_本文抜粋_:
本文
山口県における特定建設資材に係る分別解体等及び特定建設資材廃棄物の再資源化等の促進等の実施に関する指針
山口県における特定建設資材(コンクリート塊・建設発生木材など)に係る分別解体、再資源化等について、その促進をはかるための指針をご紹介します。
目次
リンクをクリックすると各章のページにジャンプします(印刷用ページはこちら)
はじめに
第1章 特定建設資材に係る分別解体等及び特定建設資材廃棄物の再資源化等の促進に関する基本的方向
- 基本理念
- 関係者の役割
- 特定建設資材に係る分別解体の方向
- 特定建設資材廃棄物の再資源化等の方向
第2章 建設資材廃棄物の排出抑制のための方策
- 建設資材廃棄物の排出の抑制の必要性
- 関係者の役割
第3章 特定建設資材廃棄物の再資源化等に関する目標と規模及び距離に関する基準
- 再資源化の目標等
- 対象建設工事の規模及び再資源化等に関する距離の基準
第4章 特定建設資材廃棄物の再資源化等の促進のための方策
- 特定建設資材廃棄物の再資源化等の促進のための方策に対する基本的事項
- 特定建設資材廃棄物の再資源化等の促進のための具体的方策等
第5章 再資源化により得られた物の利用促進のための方策
- 特定建設資材廃棄物の再資源化により得られた物の利用についての考え方
- 関係者の役割
- 公共事業での率先利用
第6章 分別解体等、再資源化等及び再資源化により得られた物の利用の意義に関する知識の普及のための広報・啓発活動に関する方策
第7章 その他特定建設資材に係る分別解体等及び再資源化等の促進等に関する重要事項
- 分別解体等及び特定建設資材廃棄物の再資源化等に要する費用を建設工事の請負代金の額に適正に反映させるための事項
- 分別解体等及び建設資材廃棄物の処理等の過程における有害物質等の発生の抑制に関する事項
- 本指針の見直し等
本文
はじめに
我が国においては、経済発展に伴う生産及び消費の拡大、生活様式の多様化及び高度化による住宅・社会資本整備及び更新等に伴い、建設資材廃棄物の排出量が増大している。 建設産業は、我が国で利用される資源の相当部分を利用する産業であることから、産業廃棄物(廃棄物の処理及び清掃に関する法律(昭和45年法律第137号)第2条第4項に規定する産業廃棄物をいう。)及びその最終処分量に占める建設資材廃棄物の割合も高いものとなっている。
その一方で、廃棄物の処理施設の確保はこれまでにも増して困難なものとなってきており、最終処分場がひっ迫しつつあるほか、建設資材廃棄物の不法投棄が全国で多く見られるなど、建設資材廃棄物の処理をめぐる問題が深刻となっている。
さらに、高度成長時代に建設された民間住宅等の老朽化に伴う建替等が増加することが想定され、今後、建設廃棄物の発生の増加が見込まれる。
また、主要な資源の大部分を輸入に依存している我が国にとっては、これらの廃棄物から得られる資源を有効に利用していくことが求められている。
このような状況の中、本県においては、『やまぐち環境創造プラン』(山口県環境基本計画)に掲げた「ごみゼロ社会づくり」を目指し、県内の地域・産業特性を生かしながら生活環境の保全を確保するために、県民、事業者、行政が一体となって環境負荷を低減するための取り組みを行うこととしている。

視覚的空間推論の項目:
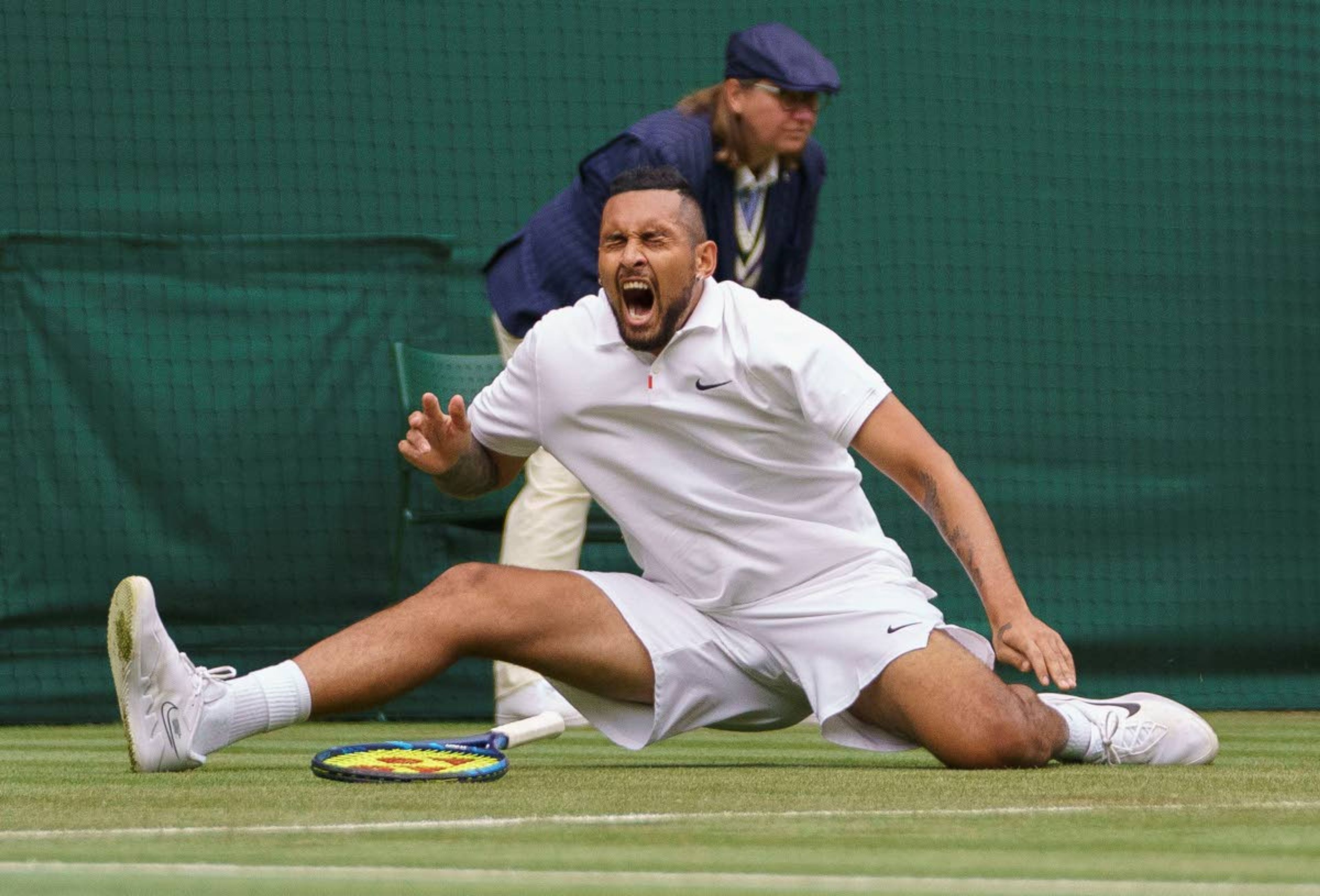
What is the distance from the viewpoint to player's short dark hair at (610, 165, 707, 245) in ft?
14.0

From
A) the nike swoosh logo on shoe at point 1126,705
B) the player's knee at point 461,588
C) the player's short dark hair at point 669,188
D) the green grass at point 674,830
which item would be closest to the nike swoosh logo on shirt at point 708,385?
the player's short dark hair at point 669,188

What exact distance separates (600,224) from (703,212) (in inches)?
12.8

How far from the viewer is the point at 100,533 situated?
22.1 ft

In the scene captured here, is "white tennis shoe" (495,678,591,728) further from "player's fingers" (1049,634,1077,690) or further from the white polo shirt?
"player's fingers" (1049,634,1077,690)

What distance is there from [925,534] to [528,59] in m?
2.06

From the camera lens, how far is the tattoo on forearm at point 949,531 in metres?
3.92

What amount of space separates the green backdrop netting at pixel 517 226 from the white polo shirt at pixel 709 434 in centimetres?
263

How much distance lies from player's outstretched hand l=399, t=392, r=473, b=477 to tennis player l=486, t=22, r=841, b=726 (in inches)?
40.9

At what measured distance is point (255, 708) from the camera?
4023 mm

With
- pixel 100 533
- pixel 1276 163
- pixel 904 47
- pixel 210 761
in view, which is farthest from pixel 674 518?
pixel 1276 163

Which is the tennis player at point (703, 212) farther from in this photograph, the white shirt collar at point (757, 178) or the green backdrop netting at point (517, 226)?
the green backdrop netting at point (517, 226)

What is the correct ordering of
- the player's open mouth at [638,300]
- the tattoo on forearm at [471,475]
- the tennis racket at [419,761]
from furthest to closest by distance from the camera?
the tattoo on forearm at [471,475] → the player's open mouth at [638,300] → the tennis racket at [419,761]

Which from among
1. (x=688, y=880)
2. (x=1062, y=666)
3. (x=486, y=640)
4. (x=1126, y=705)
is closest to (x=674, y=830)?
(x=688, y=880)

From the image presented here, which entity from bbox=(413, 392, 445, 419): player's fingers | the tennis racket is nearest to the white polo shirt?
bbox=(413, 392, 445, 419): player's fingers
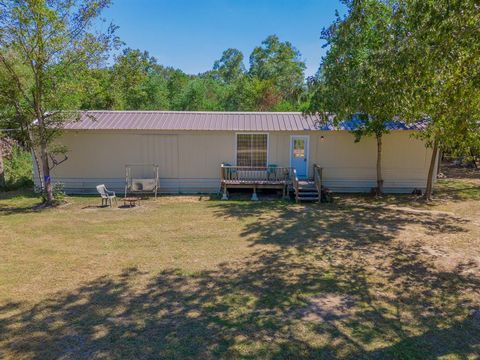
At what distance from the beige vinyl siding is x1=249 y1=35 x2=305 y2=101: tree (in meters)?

_演習課題_:
1. 本文抜粋の「我が国においては、経済発展に伴う」で始まる段落を、主な事実を残して箇条書きにまとめてください。
2. 次の(a)〜(c)が本文抜粋の内容と合うかどうかを「はい」か「いいえ」で答え、判断の決め手となる本文の語句を一字も変えずに引用すること。(a) 最終処分場は余裕がなくなりつつある。(b) 我が国は主要な資源の大部分を国内でまかなっている。(c) 今後、建設廃棄物の発生は減ると見込まれている。
行を参照する必要はありません。

_解答結果_:
1.
- 経済発展に伴う生産・消費の拡大や、生活様式の多様化・高度化による住宅・社会資本の整備・更新等により、建設資材廃棄物の排出量が増大している。
- 建設産業は、国内で利用される資源の相当部分を利用する産業である。
- そのため、産業廃棄物とその最終処分量に占める建設資材廃棄物の割合も高い。

2.
(a) はい:「最終処分場がひっ迫しつつある」
(b) いいえ:「主要な資源の大部分を輸入に依存している」
(c) いいえ:「今後、建設廃棄物の発生の増加が見込まれる」